Cholesterol is essential for a number of functions—for example, it is a crucial ingredient in the membranes or walls of our cells. Our body also needs cholesterol to make hormones like estrogen, and to produce vitamin D. However, an excess of LDL gets deposited in the blood vessels. Over time, this makes the blood vessel narrower. HDL, on the other hand, doesn’t get deposited in the blood vessels. What’s more, it helps to take excess LDL back to the liver where it can be broken down and taken out of the body.
Normal cholesterol levels are in the range of 125-200 mg per deciliter of blood (a deciliter is one-tenth of a litre). High cholesterol (a cholesterol level of 240 mg/dL or above is considered high; between 200 mg/dL and 239 mg/dL is considered borderline high) can affect multiple body functions, especially blood circulation and the heart. Over time, the harmful effects of high cholesterol can compound and affect the blood vessels and other organs, too.
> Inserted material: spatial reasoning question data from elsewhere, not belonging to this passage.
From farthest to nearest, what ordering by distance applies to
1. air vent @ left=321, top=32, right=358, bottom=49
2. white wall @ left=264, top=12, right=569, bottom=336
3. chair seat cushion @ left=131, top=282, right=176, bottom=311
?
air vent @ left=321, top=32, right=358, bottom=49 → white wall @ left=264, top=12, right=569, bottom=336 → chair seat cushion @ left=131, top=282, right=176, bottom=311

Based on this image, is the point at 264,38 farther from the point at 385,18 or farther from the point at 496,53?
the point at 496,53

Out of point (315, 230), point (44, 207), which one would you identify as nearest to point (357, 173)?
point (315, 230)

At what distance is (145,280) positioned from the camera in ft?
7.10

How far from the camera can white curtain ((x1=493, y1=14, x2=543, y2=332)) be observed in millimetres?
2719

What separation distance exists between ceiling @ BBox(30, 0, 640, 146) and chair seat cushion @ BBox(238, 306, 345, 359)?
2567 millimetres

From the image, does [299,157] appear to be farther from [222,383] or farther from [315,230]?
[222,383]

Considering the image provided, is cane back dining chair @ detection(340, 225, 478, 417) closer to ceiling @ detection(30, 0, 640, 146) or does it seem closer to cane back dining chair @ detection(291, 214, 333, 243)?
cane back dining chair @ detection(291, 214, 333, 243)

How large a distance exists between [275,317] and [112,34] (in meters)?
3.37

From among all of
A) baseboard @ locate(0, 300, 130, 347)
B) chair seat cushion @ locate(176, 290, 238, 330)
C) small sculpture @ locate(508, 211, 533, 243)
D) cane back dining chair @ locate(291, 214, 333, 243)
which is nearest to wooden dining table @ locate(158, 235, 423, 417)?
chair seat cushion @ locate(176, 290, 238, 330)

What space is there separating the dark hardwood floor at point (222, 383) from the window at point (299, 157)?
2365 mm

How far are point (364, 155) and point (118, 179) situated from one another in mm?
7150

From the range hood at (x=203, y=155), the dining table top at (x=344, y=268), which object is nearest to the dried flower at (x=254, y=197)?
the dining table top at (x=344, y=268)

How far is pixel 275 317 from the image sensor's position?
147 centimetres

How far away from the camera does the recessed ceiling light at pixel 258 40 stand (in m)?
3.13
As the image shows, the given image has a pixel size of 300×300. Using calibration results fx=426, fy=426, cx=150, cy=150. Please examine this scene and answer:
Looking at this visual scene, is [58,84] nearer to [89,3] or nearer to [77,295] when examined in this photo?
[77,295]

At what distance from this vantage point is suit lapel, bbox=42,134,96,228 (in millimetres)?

Exercises for high cholesterol and healthy diet for high cholesterol along with cholesterol medications like statins can help to control blood cholesterol. However, some patients can have difficulty reducing cholesterol levels. If passed by regulators, investigational drugs like Evinacumab could make a difference in the quality of life and well-being of over two-fifths of the world’s population aged 25 and above who have high cholesterol.
Evinacumab is “fully human” monoclonal antibody (as opposed to monoclonal antibodies generated in the bodies of animals like cows or llamas). It works by inhibiting a particular protein called angiopoietin-like protein 3 (ANGPLT3) that has been linked with low LDL cholesterol and low risk of atherosclerotic cardiovascular disease for life. It also works in a different way than some lipid-lowering medicines that target the LDL-receptor pathway.
Atherosclerosis is a condition in which cholesterol plaque builds up in the blood vessels and makes them narrower—which significantly increases the risk of high blood pressure, coronary artery disease, peripheral artery disease, stroke and heart attack.